With the US closed for a holiday, equity markets around the world have been relatively quiet overnight with the Nikkei and the Hang Seng both falling about 0.6%, the Dax dipping 0.2%, and the FTSE rising about 0.3%.

Commodities have been more active today with the potential for movement in Crude Oil depending on what happens with the ongoing OPEC+ meeting. Starting last Thursday and continuing through the weekend, the group, led by Saudi Arabia, has been fighting with the UAE over production levels. The main group agreed to a 2.0 mmbbl/d increase by the end of the year (400,000 bbl/d increase over the five months from August to December), and then to hold production flat through 2022, while the UAE is looking for a larger increase to its quota.

So far WTI and Brent crude oil are holding their ground up 0.3% this morning and trading above $75.00/bbl but sentiment could change depending on whether an agreement is reached (and if so, what the terms are), talks collapse completely, or talks drag on further.

Meanwhile, in other commodity action, high temperatures across North America continue to boost cooling demand boosting natural gas another 0.8%. Copper and platinum, meanwhile, are both up 1.4%.
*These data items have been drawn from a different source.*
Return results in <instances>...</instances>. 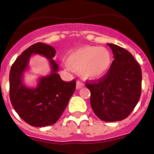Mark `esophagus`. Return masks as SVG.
Masks as SVG:
<instances>
[{
    "mask_svg": "<svg viewBox=\"0 0 154 154\" xmlns=\"http://www.w3.org/2000/svg\"><path fill=\"white\" fill-rule=\"evenodd\" d=\"M84 87V84L82 82H80V81H77V89H80L81 87Z\"/></svg>",
    "mask_w": 154,
    "mask_h": 154,
    "instance_id": "1",
    "label": "esophagus"
}]
</instances>
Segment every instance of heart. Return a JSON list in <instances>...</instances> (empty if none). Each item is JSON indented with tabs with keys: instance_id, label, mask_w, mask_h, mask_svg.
I'll use <instances>...</instances> for the list:
<instances>
[{
	"instance_id": "heart-1",
	"label": "heart",
	"mask_w": 154,
	"mask_h": 154,
	"mask_svg": "<svg viewBox=\"0 0 154 154\" xmlns=\"http://www.w3.org/2000/svg\"><path fill=\"white\" fill-rule=\"evenodd\" d=\"M68 64L80 71L87 79H98L108 72L112 63V56L107 48L99 46H85L71 52Z\"/></svg>"
}]
</instances>
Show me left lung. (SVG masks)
<instances>
[{"label": "left lung", "mask_w": 154, "mask_h": 154, "mask_svg": "<svg viewBox=\"0 0 154 154\" xmlns=\"http://www.w3.org/2000/svg\"><path fill=\"white\" fill-rule=\"evenodd\" d=\"M115 59L110 70L97 81L87 82L91 91V106L103 121L114 122L125 119L134 109L141 95V67L129 51L107 44Z\"/></svg>", "instance_id": "obj_1"}]
</instances>
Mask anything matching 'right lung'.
Masks as SVG:
<instances>
[{
  "label": "right lung",
  "mask_w": 154,
  "mask_h": 154,
  "mask_svg": "<svg viewBox=\"0 0 154 154\" xmlns=\"http://www.w3.org/2000/svg\"><path fill=\"white\" fill-rule=\"evenodd\" d=\"M32 54H40L51 63L52 71L39 79L37 87L27 88L23 83V75L28 68ZM56 54L54 47L37 43L19 56L10 72V98L15 110L25 122L35 127L54 125L66 109L76 89V81L66 82L57 73L58 65L53 58Z\"/></svg>",
  "instance_id": "right-lung-1"
}]
</instances>
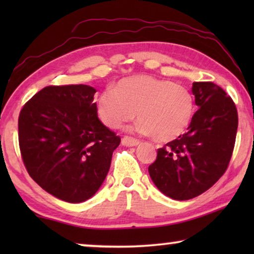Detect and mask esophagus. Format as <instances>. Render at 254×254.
Returning a JSON list of instances; mask_svg holds the SVG:
<instances>
[{
    "instance_id": "1",
    "label": "esophagus",
    "mask_w": 254,
    "mask_h": 254,
    "mask_svg": "<svg viewBox=\"0 0 254 254\" xmlns=\"http://www.w3.org/2000/svg\"><path fill=\"white\" fill-rule=\"evenodd\" d=\"M121 142H123V144L126 145V147H135V145H137L138 143H140V141L136 140V138L129 137V136L123 137Z\"/></svg>"
}]
</instances>
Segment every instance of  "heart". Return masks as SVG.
Returning a JSON list of instances; mask_svg holds the SVG:
<instances>
[{
  "instance_id": "heart-1",
  "label": "heart",
  "mask_w": 254,
  "mask_h": 254,
  "mask_svg": "<svg viewBox=\"0 0 254 254\" xmlns=\"http://www.w3.org/2000/svg\"><path fill=\"white\" fill-rule=\"evenodd\" d=\"M100 121L119 128L136 116L133 130L159 142L172 141L187 130L195 112L194 96L185 86L150 75L124 78L96 99Z\"/></svg>"
}]
</instances>
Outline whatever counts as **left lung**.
I'll return each instance as SVG.
<instances>
[{"label": "left lung", "mask_w": 254, "mask_h": 254, "mask_svg": "<svg viewBox=\"0 0 254 254\" xmlns=\"http://www.w3.org/2000/svg\"><path fill=\"white\" fill-rule=\"evenodd\" d=\"M197 110L185 134L157 150L148 171L171 199H193L209 190L227 170L238 127L235 103L213 82H194Z\"/></svg>", "instance_id": "1"}]
</instances>
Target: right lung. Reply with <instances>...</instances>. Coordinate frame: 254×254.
Returning a JSON list of instances; mask_svg holds the SVG:
<instances>
[{"instance_id":"add662e5","label":"right lung","mask_w":254,"mask_h":254,"mask_svg":"<svg viewBox=\"0 0 254 254\" xmlns=\"http://www.w3.org/2000/svg\"><path fill=\"white\" fill-rule=\"evenodd\" d=\"M92 86H46L20 111L18 138L34 182L62 201L79 203L105 180L120 137L98 119Z\"/></svg>"}]
</instances>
Service PMI reports are out from European countries this morning and have been coming in better than expected overall, led by the UK (62.4 vs street 61.7), with Germany lagging a bit (57.5 vs street 58.1). US non-manufacturing PMI comes out tomorrow due to today’s US holiday, followed by the Canadian Ivey PMI report on Wednesday. Later in the week, Chinese inflation comes out Thursday night, followed by Canadian employment on Friday morning.

Its a very quiet week for earnings reports, but we are in confession season, the time of the quarter where companies sometimes pre-announce particularly strong or particularly poor results, ahead of earnings season which starts up sometime next week.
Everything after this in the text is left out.